Los irlandeses se rebelaban contra la lengua de los ingleses, pero no ignorándola, sino recreándola o reinventándola. Esa rebeldía fue creadora, pues se tradujo en laboratorio literario, en experimentación, en desenfado, en osadía. 

Por su parte, los ingleses parecen reverenciar tanto su lengua que la encorsetaron. Algo similar sucedió en nuestro idioma durante la segunda mitad del siglo pasado con el Boom latinoamericano. Los hispanoamericanos somos a España lo que los irlandeses a Inglaterra. Hemos enriquecido la lengua modificando las nociones de novela y de poema. Hemos flexibilizado, agilizado y modernizado el castellano. 

Joyce decía: “yo no escribo en inglés, sino en anti-inglés”, lo cual explica su revolución del lenguaje, su irreverencia ante la lengua dominante, sus juegos de palabras casi intraducibles.

Otro país que genera talentos a manos llenas es Rumanía, la nación más pobre de Europa, después de Bulgaria. Por ejemplo, el poeta Tristan Tzara, fundador del Dadaísmo; Brancusi, el escultor que logró la síntesis de las formas, Paul Celan, el poeta de la lengua adánica; el audaz pensador Emil Cioran, el dramaturgo del absurdo Eugène Ionesco, el insondable Mircea Eliade…

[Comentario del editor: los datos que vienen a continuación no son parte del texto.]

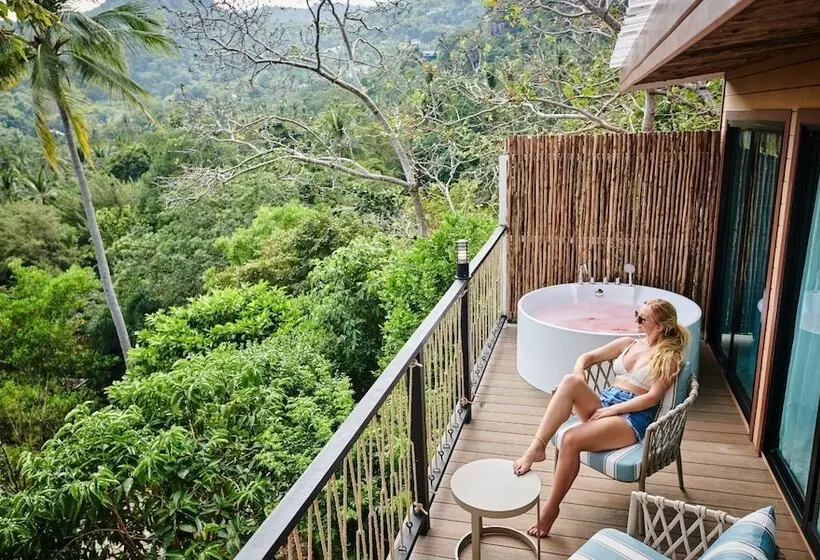 Fotos del hotel Montalay Beach Resort:  21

Todos estos creadores en estado de gracia triunfaron fuera de ese país tan vampirizado por la Historia, huyeron del ambiente pueblerino en el que les tocó nacer. 

¿Por qué, sin dejar de ser rumanos, se volvieron internacionales? La respuesta más conocida la dio el escritor brasileño Oswald de Andrade en 1928 con su Manifiesto Antropófago: una apología del salvaje que devora la cultura del colonizador. El colonizado -o primitivo- deglute y digiere la cultura europea incorporándola a su fuerza telúrica y ancestral, con lo cual su poderío -elevado al cuadrado- se universaliza. 

Lejos de ser privativo de Brasil, este canibalismo del espíritu es global, como se vio a partir del período Heian cuando Japón adquirió su personalidad literaria escribiendo ya en japonés (silabarios) y no en chino. 

Estos metabolismos culturales se extienden a otras partes de nuestro continente. Ilustres antropófagos: Rubén Darío, Leopoldo Lugones, Jorge Luis Borges, Alfonso Reyes, Octavio Paz, Mario Vargas Llosa, Lezama Lima, Alejo Carpentier… 
Cincuenta años antes de la pantagruélica metáfora brasileña, ya nuestro caníbal mayor, José Martí, analizaba esa voracidad intelectual en una carta a José Joaquín Palma: “Es nuestra tierra (...) un nido de águilas; y como no hay aire allí para las águilas (...) tendemos, apenas nacidos, el vuelo impaciente a los peñascos de Heidelberg, a los frisos del Partenón, a la casa de Plinio, a la altiva Sorbona, a la agrietada y muerta Salamanca. Hambrientos de cultura, la tomamos donde la hallamos más brillante. Como nos vedan lo nuestro, nos empapamos en lo ajeno. Así, cubanos, henos trocados, por nuestra forzada educación viciosa, en griegos, romanos, españoles, franceses, alemanes.”